[Itens]
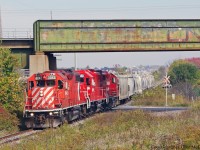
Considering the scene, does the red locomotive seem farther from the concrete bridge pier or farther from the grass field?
the concrete bridge pier

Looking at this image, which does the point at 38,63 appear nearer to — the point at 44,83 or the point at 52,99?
the point at 44,83

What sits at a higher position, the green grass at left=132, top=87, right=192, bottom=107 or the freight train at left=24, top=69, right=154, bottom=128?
the freight train at left=24, top=69, right=154, bottom=128

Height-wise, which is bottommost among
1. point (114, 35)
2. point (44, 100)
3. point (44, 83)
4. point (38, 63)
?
point (44, 100)

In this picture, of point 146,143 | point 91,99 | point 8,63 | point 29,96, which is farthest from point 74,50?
point 146,143

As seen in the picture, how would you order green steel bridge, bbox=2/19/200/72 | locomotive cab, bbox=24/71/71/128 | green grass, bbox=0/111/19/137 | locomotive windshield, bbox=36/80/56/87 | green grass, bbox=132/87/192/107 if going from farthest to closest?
green grass, bbox=132/87/192/107 → green steel bridge, bbox=2/19/200/72 → locomotive windshield, bbox=36/80/56/87 → locomotive cab, bbox=24/71/71/128 → green grass, bbox=0/111/19/137

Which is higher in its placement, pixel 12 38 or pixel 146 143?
pixel 12 38

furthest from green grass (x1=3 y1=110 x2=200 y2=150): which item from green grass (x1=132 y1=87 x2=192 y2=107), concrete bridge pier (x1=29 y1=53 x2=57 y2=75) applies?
green grass (x1=132 y1=87 x2=192 y2=107)

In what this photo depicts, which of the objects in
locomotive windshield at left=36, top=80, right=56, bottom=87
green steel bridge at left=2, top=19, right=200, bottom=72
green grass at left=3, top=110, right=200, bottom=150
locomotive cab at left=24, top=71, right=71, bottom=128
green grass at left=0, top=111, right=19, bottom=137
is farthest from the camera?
green steel bridge at left=2, top=19, right=200, bottom=72

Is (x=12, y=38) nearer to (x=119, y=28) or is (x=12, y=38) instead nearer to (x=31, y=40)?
(x=31, y=40)

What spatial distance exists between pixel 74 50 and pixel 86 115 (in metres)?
6.55

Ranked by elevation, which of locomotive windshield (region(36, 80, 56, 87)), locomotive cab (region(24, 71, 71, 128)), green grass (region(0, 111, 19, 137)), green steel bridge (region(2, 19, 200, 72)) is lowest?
green grass (region(0, 111, 19, 137))

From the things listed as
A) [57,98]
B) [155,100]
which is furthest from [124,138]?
[155,100]

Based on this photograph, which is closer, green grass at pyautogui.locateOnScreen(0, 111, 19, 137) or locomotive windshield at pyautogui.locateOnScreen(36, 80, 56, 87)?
green grass at pyautogui.locateOnScreen(0, 111, 19, 137)

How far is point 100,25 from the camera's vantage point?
3781 cm
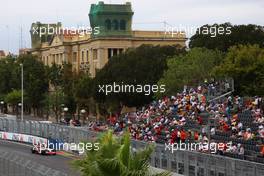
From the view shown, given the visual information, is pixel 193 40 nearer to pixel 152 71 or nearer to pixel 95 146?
pixel 152 71

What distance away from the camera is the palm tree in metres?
13.7

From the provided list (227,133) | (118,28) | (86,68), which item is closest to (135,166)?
(227,133)

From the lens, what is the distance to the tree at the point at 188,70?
52.5 meters

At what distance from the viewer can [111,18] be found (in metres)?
63.7

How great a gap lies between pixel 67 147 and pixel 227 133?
56.1 feet

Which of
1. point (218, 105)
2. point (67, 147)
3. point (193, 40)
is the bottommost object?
point (67, 147)

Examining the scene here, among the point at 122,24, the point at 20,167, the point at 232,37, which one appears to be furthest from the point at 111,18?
the point at 20,167

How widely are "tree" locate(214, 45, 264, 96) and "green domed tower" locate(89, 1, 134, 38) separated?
1159 centimetres

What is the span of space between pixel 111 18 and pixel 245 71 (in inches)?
695

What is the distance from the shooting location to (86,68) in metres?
74.5

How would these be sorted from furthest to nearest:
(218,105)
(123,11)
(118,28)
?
(118,28) < (123,11) < (218,105)

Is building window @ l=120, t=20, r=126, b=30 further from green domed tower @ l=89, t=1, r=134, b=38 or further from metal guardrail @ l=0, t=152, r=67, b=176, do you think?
metal guardrail @ l=0, t=152, r=67, b=176
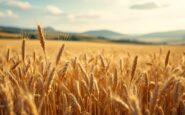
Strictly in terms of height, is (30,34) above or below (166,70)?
above

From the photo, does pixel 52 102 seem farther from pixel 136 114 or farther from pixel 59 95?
pixel 136 114

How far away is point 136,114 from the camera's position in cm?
97

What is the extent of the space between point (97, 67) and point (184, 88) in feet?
3.49

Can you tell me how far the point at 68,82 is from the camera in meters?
2.50

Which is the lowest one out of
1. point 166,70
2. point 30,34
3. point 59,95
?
point 59,95

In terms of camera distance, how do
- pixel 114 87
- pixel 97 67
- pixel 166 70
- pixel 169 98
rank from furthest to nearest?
pixel 97 67, pixel 166 70, pixel 169 98, pixel 114 87

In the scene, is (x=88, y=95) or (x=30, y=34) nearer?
(x=88, y=95)

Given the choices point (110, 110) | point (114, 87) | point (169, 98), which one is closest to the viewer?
point (110, 110)

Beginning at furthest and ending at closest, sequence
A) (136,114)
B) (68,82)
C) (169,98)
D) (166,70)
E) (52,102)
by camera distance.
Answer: (166,70) → (68,82) → (169,98) → (52,102) → (136,114)

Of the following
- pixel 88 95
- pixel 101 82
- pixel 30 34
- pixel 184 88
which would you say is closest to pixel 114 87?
pixel 88 95

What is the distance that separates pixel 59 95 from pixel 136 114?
1.40 metres

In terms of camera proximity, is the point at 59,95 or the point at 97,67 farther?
the point at 97,67

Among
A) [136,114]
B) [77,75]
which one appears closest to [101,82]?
[77,75]

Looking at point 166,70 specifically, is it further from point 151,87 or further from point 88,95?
point 88,95
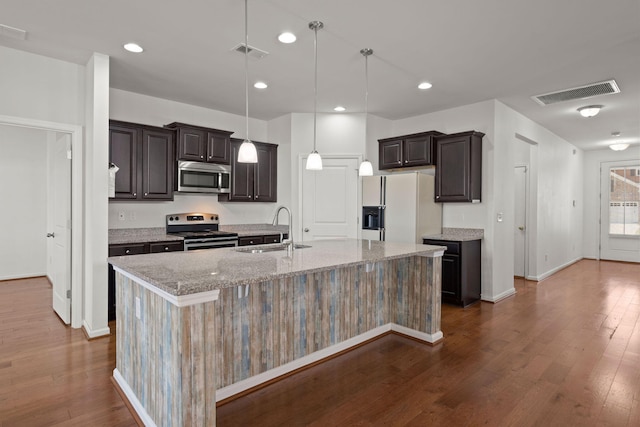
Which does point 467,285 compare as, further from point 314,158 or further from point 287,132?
point 287,132

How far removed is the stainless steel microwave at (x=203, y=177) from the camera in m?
4.71

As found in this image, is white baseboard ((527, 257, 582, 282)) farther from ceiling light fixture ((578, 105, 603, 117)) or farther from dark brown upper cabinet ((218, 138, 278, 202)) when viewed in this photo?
dark brown upper cabinet ((218, 138, 278, 202))

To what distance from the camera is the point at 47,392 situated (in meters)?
2.48

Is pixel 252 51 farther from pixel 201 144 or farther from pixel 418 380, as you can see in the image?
pixel 418 380

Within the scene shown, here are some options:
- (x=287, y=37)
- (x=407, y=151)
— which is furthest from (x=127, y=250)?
(x=407, y=151)

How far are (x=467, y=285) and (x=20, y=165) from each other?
7.37 meters

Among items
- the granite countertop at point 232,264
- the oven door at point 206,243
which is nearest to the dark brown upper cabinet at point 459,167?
the granite countertop at point 232,264

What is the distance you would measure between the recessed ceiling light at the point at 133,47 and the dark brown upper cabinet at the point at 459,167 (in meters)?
3.79

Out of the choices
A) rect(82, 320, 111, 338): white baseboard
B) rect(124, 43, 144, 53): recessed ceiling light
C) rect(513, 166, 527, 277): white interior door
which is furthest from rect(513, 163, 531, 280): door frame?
rect(82, 320, 111, 338): white baseboard

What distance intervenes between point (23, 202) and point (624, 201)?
483 inches

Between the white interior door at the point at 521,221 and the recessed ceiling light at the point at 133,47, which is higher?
the recessed ceiling light at the point at 133,47

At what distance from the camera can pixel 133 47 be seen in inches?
131

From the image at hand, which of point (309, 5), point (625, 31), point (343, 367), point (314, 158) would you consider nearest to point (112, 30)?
point (309, 5)

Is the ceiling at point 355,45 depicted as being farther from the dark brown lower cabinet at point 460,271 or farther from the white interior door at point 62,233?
the dark brown lower cabinet at point 460,271
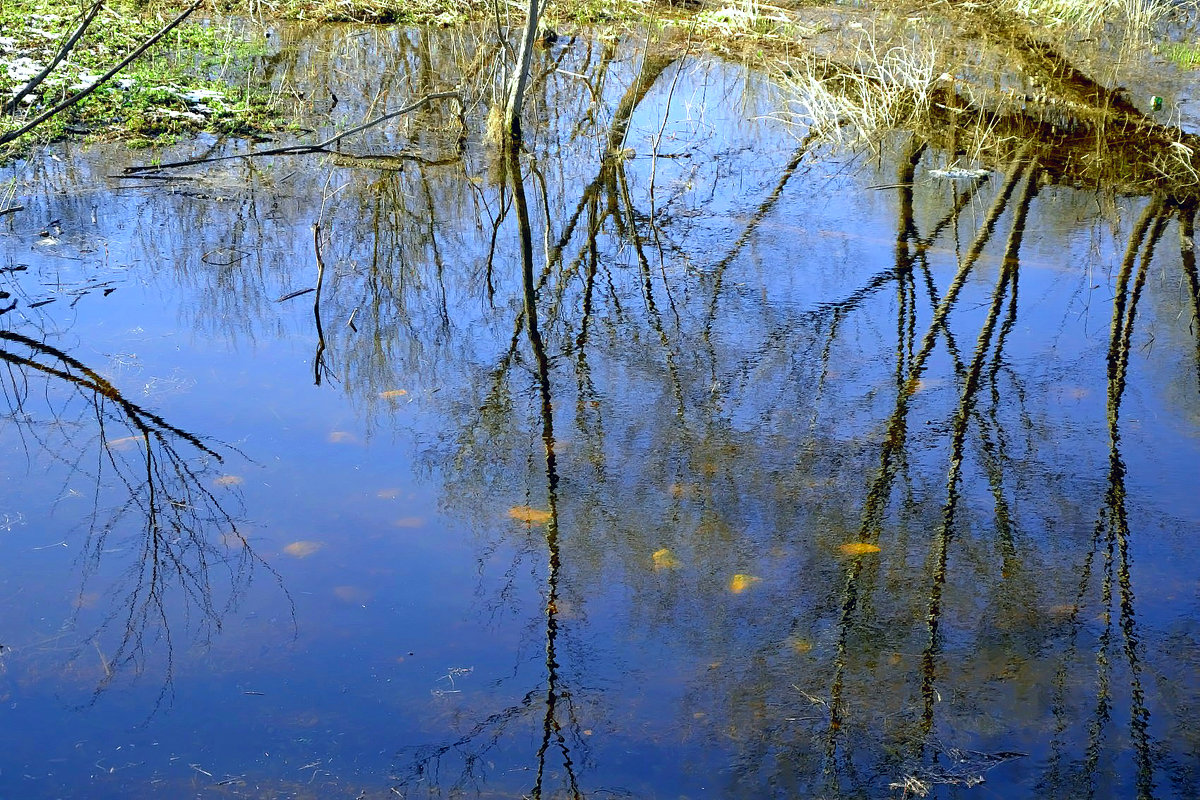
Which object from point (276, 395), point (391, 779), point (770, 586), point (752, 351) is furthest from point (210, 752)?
point (752, 351)

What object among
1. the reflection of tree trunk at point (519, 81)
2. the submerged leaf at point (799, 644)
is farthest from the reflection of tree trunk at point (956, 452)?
the reflection of tree trunk at point (519, 81)

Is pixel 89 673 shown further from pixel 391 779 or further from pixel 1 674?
pixel 391 779

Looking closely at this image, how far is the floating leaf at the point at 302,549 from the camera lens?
4.42 meters

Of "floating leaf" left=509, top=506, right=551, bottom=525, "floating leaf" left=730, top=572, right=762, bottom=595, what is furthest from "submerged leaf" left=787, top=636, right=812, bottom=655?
"floating leaf" left=509, top=506, right=551, bottom=525

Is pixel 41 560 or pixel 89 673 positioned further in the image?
pixel 41 560

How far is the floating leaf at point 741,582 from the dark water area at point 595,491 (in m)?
0.04

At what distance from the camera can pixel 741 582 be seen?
169 inches

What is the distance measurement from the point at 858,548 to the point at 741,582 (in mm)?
576

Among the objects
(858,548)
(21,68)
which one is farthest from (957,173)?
(21,68)

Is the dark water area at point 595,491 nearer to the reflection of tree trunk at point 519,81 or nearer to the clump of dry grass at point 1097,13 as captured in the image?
the reflection of tree trunk at point 519,81

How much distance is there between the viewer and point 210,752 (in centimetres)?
344

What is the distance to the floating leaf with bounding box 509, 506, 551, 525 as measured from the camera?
15.4 feet

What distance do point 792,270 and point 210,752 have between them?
201 inches

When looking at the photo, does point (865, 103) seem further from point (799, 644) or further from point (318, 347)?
point (799, 644)
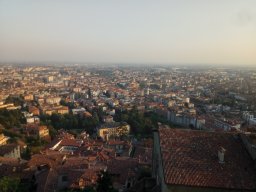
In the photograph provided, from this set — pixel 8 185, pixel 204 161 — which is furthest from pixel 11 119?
pixel 204 161

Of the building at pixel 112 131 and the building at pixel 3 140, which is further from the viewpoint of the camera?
the building at pixel 112 131

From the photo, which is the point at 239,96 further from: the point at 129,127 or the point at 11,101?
the point at 11,101

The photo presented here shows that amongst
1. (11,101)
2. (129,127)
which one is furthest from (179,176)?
(11,101)

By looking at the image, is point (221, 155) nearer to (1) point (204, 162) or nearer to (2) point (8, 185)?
(1) point (204, 162)

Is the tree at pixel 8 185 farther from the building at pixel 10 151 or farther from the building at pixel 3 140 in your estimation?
the building at pixel 3 140

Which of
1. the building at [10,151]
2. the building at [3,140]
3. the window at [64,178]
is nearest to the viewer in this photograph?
the window at [64,178]

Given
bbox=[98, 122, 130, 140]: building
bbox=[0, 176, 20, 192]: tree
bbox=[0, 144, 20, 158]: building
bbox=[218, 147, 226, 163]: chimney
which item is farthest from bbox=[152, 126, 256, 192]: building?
bbox=[98, 122, 130, 140]: building

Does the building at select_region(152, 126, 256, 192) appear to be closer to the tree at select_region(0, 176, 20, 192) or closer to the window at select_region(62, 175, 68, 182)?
the tree at select_region(0, 176, 20, 192)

[Trabalho pedido] Extraia dos itens acima todas as linhas que contêm a palavra "domed", distinguindo maiúsculas de minúsculas.

[Tarefa resolvida]
How widely are "tree" locate(214, 45, 264, 96) and "green domed tower" locate(89, 1, 134, 38) separated?
Is building window @ l=120, t=20, r=126, b=30 further from green domed tower @ l=89, t=1, r=134, b=38 or further from metal guardrail @ l=0, t=152, r=67, b=176, do you think?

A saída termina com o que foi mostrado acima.